Wahre Ethik fängt an, wo der Gebrauch der Worte aufhört. 1
Dieses Zitat von Albert Schweitzer wird oft gebracht, aber in der Politik zum Beispiel scheint mitunter eher das Gegenteil zu gelten, nämlich:
Tue Gutes und sprich darüber, und zwar möglichst oft und möglichst laut.
Jedoch gute Taten, die allein der politischen Karriere oder anderer persönlichen Vorteile wegen getan wurden, haben nichts zu tun mit wahrer Ethik, jedenfalls nicht im Sinne von Albert Schweitzer und Arthur Schopenhauer.
Für Schopenhauer waren, wie er in seinen Schriften oftmals hervorhob, moralische Handlungen nur solche, die aus dem Mitleid kamen. Hingegen habe jede Handlung, welche aus Rücksicht auf Lohn oder Strafe im Diesseits oder Jenseits geschieht, keinen moralischen Wert. Daher ergibt sich die höchst problematische Frage, ob Religionen wahre Ethik überhaupt besitzen können, denn sie stellen Belohnung oder Strafe in Aussicht, wenn die von ihnen verkündeten Ge- und Verbote befolgt oder nicht befolgt werden.

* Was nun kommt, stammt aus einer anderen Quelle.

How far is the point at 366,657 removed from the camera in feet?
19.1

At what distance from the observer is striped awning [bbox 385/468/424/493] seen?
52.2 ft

Schopenhauer war durchaus Realist und Menschenkenner. Er wusste, will man Menschen zu vermeintlich moralischen Handlungen veranlassen, so kann das nur geschehen, wenn man ihnen den Glauben vermittelt, dass solches Tun für sie vorteilhaft ist. Jedoch wäre das dann, genau genommen, nicht Moral, sondern Berechnung, also Egoismus.
Inwieweit egoistische oder uneigennützige Motive im Einzelfall das menschliche Handeln letztlich bestimmen, lässt sich oft schwer beurteilen. Jedoch in einem Bereich kann ziemlich sicher vermutet werden, dass Mitleid der entscheidende Beweggrund ist, nämlich im Tierschutz. Die im Abendland vorherrschenden gesellschaftlichen Normen und Religionen, wie zum Beispiel das Christentum, versprechen für den Tierschutz keine Belohnungen im Diesseits oder Jenseits. So ist es wohl vor allem das Mitleid, das Menschen dazu bewegt, Tieren zu helfen. Demnach wäre zumindest Tierethik wahre Ethik.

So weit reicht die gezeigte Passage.